### DATA:
-- Opening Marker --

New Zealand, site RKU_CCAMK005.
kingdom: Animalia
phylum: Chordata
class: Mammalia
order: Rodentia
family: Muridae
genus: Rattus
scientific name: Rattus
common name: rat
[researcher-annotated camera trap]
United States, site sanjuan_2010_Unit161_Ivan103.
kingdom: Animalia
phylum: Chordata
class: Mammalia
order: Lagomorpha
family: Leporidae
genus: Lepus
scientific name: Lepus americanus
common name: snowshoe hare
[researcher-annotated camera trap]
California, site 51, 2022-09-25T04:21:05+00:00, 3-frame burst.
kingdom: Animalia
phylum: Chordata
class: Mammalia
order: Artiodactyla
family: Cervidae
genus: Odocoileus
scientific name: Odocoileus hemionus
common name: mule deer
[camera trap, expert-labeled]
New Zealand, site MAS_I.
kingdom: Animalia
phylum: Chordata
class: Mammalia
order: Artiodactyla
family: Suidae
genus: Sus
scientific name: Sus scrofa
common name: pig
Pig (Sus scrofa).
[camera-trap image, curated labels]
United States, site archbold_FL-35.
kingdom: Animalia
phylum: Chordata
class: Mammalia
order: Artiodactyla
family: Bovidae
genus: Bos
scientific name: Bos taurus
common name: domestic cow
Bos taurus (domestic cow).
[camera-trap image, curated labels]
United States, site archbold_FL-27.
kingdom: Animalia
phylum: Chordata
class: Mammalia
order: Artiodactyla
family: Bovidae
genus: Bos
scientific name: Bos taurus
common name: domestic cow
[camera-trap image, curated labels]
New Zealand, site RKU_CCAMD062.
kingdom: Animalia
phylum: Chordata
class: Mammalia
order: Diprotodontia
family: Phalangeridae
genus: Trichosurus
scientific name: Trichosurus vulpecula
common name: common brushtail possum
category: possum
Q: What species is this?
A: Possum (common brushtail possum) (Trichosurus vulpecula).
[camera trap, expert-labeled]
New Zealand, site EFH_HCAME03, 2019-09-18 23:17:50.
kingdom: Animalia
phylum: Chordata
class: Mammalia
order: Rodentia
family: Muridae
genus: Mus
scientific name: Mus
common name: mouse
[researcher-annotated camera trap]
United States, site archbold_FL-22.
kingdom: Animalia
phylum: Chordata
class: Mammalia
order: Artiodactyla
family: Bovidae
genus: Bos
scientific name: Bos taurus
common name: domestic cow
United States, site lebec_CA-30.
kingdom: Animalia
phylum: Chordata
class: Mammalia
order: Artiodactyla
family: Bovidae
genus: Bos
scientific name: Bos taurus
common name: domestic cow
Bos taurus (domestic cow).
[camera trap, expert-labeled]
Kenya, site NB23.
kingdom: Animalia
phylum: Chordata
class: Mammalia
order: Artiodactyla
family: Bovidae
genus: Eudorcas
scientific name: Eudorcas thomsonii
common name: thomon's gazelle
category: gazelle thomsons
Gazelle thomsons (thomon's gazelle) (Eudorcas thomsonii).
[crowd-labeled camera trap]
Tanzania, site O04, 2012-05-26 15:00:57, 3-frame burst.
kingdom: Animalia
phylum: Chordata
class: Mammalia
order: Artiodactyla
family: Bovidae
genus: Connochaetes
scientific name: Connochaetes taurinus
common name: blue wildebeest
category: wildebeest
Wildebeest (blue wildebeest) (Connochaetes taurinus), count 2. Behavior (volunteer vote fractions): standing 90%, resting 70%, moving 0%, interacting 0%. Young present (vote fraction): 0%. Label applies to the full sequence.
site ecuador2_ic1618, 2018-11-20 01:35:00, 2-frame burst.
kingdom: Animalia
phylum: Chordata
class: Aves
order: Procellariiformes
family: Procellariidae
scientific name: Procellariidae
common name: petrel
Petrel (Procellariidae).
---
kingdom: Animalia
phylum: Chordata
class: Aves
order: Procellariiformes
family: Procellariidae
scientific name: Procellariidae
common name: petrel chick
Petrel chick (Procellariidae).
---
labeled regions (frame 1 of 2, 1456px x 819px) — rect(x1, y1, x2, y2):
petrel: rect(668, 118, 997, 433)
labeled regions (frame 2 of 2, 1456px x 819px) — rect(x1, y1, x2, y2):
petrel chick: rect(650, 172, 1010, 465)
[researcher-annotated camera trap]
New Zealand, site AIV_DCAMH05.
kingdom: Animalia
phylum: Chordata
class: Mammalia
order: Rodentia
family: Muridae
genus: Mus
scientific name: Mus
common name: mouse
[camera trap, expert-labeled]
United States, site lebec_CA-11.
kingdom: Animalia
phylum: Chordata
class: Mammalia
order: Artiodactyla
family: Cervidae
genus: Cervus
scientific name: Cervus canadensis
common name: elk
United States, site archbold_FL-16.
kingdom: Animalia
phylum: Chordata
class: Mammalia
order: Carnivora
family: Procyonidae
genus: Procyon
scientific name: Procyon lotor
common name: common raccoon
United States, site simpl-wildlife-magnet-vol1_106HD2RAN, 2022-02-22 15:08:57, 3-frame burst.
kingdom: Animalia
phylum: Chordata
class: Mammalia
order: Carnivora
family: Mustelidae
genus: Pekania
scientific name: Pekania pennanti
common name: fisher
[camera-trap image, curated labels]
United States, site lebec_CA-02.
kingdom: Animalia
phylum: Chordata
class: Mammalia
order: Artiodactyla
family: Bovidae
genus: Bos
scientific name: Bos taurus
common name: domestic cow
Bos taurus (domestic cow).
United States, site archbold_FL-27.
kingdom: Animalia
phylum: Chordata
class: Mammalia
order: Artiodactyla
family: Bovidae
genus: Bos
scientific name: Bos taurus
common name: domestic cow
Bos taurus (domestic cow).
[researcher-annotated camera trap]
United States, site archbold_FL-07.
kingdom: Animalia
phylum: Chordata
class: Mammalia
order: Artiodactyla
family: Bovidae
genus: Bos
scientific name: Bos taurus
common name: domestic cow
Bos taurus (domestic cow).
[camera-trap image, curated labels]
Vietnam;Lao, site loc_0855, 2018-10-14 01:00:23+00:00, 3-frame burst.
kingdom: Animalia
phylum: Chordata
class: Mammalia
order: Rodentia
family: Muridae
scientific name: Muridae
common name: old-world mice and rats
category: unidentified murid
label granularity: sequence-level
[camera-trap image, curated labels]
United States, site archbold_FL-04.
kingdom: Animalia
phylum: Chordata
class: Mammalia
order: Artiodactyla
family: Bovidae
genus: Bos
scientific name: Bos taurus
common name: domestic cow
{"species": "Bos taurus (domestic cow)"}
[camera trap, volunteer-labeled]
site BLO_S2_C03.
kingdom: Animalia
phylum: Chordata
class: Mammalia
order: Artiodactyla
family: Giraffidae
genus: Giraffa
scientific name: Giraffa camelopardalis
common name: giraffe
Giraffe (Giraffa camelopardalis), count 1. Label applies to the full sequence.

-- Closing Marker --

### EXERCISE BRIEF:
Every entry above should be retyped exactly as shown.

### ANSWER SECTION:
New Zealand, site RKU_CCAMK005.
kingdom: Animalia
phylum: Chordata
class: Mammalia
order: Rodentia
family: Muridae
genus: Rattus
scientific name: Rattus
common name: rat
[researcher-annotated camera trap]
United States, site sanjuan_2010_Unit161_Ivan103.
kingdom: Animalia
phylum: Chordata
class: Mammalia
order: Lagomorpha
family: Leporidae
genus: Lepus
scientific name: Lepus americanus
common name: snowshoe hare
[researcher-annotated camera trap]
California, site 51, 2022-09-25T04:21:05+00:00, 3-frame burst.
kingdom: Animalia
phylum: Chordata
class: Mammalia
order: Artiodactyla
family: Cervidae
genus: Odocoileus
scientific name: Odocoileus hemionus
common name: mule deer
[camera trap, expert-labeled]
New Zealand, site MAS_I.
kingdom: Animalia
phylum: Chordata
class: Mammalia
order: Artiodactyla
family: Suidae
genus: Sus
scientific name: Sus scrofa
common name: pig
Pig (Sus scrofa).
[camera-trap image, curated labels]
United States, site archbold_FL-35.
kingdom: Animalia
phylum: Chordata
class: Mammalia
order: Artiodactyla
family: Bovidae
genus: Bos
scientific name: Bos taurus
common name: domestic cow
Bos taurus (domestic cow).
[camera-trap image, curated labels]
United States, site archbold_FL-27.
kingdom: Animalia
phylum: Chordata
class: Mammalia
order: Artiodactyla
family: Bovidae
genus: Bos
scientific name: Bos taurus
common name: domestic cow
[camera-trap image, curated labels]
New Zealand, site RKU_CCAMD062.
kingdom: Animalia
phylum: Chordata
class: Mammalia
order: Diprotodontia
family: Phalangeridae
genus: Trichosurus
scientific name: Trichosurus vulpecula
common name: common brushtail possum
category: possum
Q: What species is this?
A: Possum (common brushtail possum) (Trichosurus vulpecula).
[camera trap, expert-labeled]
New Zealand, site EFH_HCAME03, 2019-09-18 23:17:50.
kingdom: Animalia
phylum: Chordata
class: Mammalia
order: Rodentia
family: Muridae
genus: Mus
scientific name: Mus
common name: mouse
[researcher-annotated camera trap]
United States, site archbold_FL-22.
kingdom: Animalia
phylum: Chordata
class: Mammalia
order: Artiodactyla
family: Bovidae
genus: Bos
scientific name: Bos taurus
common name: domestic cow
United States, site lebec_CA-30.
kingdom: Animalia
phylum: Chordata
class: Mammalia
order: Artiodactyla
family: Bovidae
genus: Bos
scientific name: Bos taurus
common name: domestic cow
Bos taurus (domestic cow).
[camera trap, expert-labeled]
Kenya, site NB23.
kingdom: Animalia
phylum: Chordata
class: Mammalia
order: Artiodactyla
family: Bovidae
genus: Eudorcas
scientific name: Eudorcas thomsonii
common name: thomon's gazelle
category: gazelle thomsons
Gazelle thomsons (thomon's gazelle) (Eudorcas thomsonii).
[crowd-labeled camera trap]
Tanzania, site O04, 2012-05-26 15:00:57, 3-frame burst.
kingdom: Animalia
phylum: Chordata
class: Mammalia
order: Artiodactyla
family: Bovidae
genus: Connochaetes
scientific name: Connochaetes taurinus
common name: blue wildebeest
category: wildebeest
Wildebeest (blue wildebeest) (Connochaetes taurinus), count 2. Behavior (volunteer vote fractions): standing 90%, resting 70%, moving 0%, interacting 0%. Young present (vote fraction): 0%. Label applies to the full sequence.
site ecuador2_ic1618, 2018-11-20 01:35:00, 2-frame burst.
kingdom: Animalia
phylum: Chordata
class: Aves
order: Procellariiformes
family: Procellariidae
scientific name: Procellariidae
common name: petrel
Petrel (Procellariidae).
---
kingdom: Animalia
phylum: Chordata
class: Aves
order: Procellariiformes
family: Procellariidae
scientific name: Procellariidae
common name: petrel chick
Petrel chick (Procellariidae).
---
labeled regions (frame 1 of 2, 1456px x 819px) — rect(x1, y1, x2, y2):
petrel: rect(668, 118, 997, 433)
labeled regions (frame 2 of 2, 1456px x 819px) — rect(x1, y1, x2, y2):
petrel chick: rect(650, 172, 1010, 465)
[researcher-annotated camera trap]
New Zealand, site AIV_DCAMH05.
kingdom: Animalia
phylum: Chordata
class: Mammalia
order: Rodentia
family: Muridae
genus: Mus
scientific name: Mus
common name: mouse
[camera trap, expert-labeled]
United States, site lebec_CA-11.
kingdom: Animalia
phylum: Chordata
class: Mammalia
order: Artiodactyla
family: Cervidae
genus: Cervus
scientific name: Cervus canadensis
common name: elk
United States, site archbold_FL-16.
kingdom: Animalia
phylum: Chordata
class: Mammalia
order: Carnivora
family: Procyonidae
genus: Procyon
scientific name: Procyon lotor
common name: common raccoon
United States, site simpl-wildlife-magnet-vol1_106HD2RAN, 2022-02-22 15:08:57, 3-frame burst.
kingdom: Animalia
phylum: Chordata
class: Mammalia
order: Carnivora
family: Mustelidae
genus: Pekania
scientific name: Pekania pennanti
common name: fisher
[camera-trap image, curated labels]
United States, site lebec_CA-02.
kingdom: Animalia
phylum: Chordata
class: Mammalia
order: Artiodactyla
family: Bovidae
genus: Bos
scientific name: Bos taurus
common name: domestic cow
Bos taurus (domestic cow).
United States, site archbold_FL-27.
kingdom: Animalia
phylum: Chordata
class: Mammalia
order: Artiodactyla
family: Bovidae
genus: Bos
scientific name: Bos taurus
common name: domestic cow
Bos taurus (domestic cow).
[researcher-annotated camera trap]
United States, site archbold_FL-07.
kingdom: Animalia
phylum: Chordata
class: Mammalia
order: Artiodactyla
family: Bovidae
genus: Bos
scientific name: Bos taurus
common name: domestic cow
Bos taurus (domestic cow).
[camera-trap image, curated labels]
Vietnam;Lao, site loc_0855, 2018-10-14 01:00:23+00:00, 3-frame burst.
kingdom: Animalia
phylum: Chordata
class: Mammalia
order: Rodentia
family: Muridae
scientific name: Muridae
common name: old-world mice and rats
category: unidentified murid
label granularity: sequence-level
[camera-trap image, curated labels]
United States, site archbold_FL-04.
kingdom: Animalia
phylum: Chordata
class: Mammalia
order: Artiodactyla
family: Bovidae
genus: Bos
scientific name: Bos taurus
common name: domestic cow
{"species": "Bos taurus (domestic cow)"}
[camera trap, volunteer-labeled]
site BLO_S2_C03.
kingdom: Animalia
phylum: Chordata
class: Mammalia
order: Artiodactyla
family: Giraffidae
genus: Giraffa
scientific name: Giraffa camelopardalis
common name: giraffe
Giraffe (Giraffa camelopardalis), count 1. Label applies to the full sequence.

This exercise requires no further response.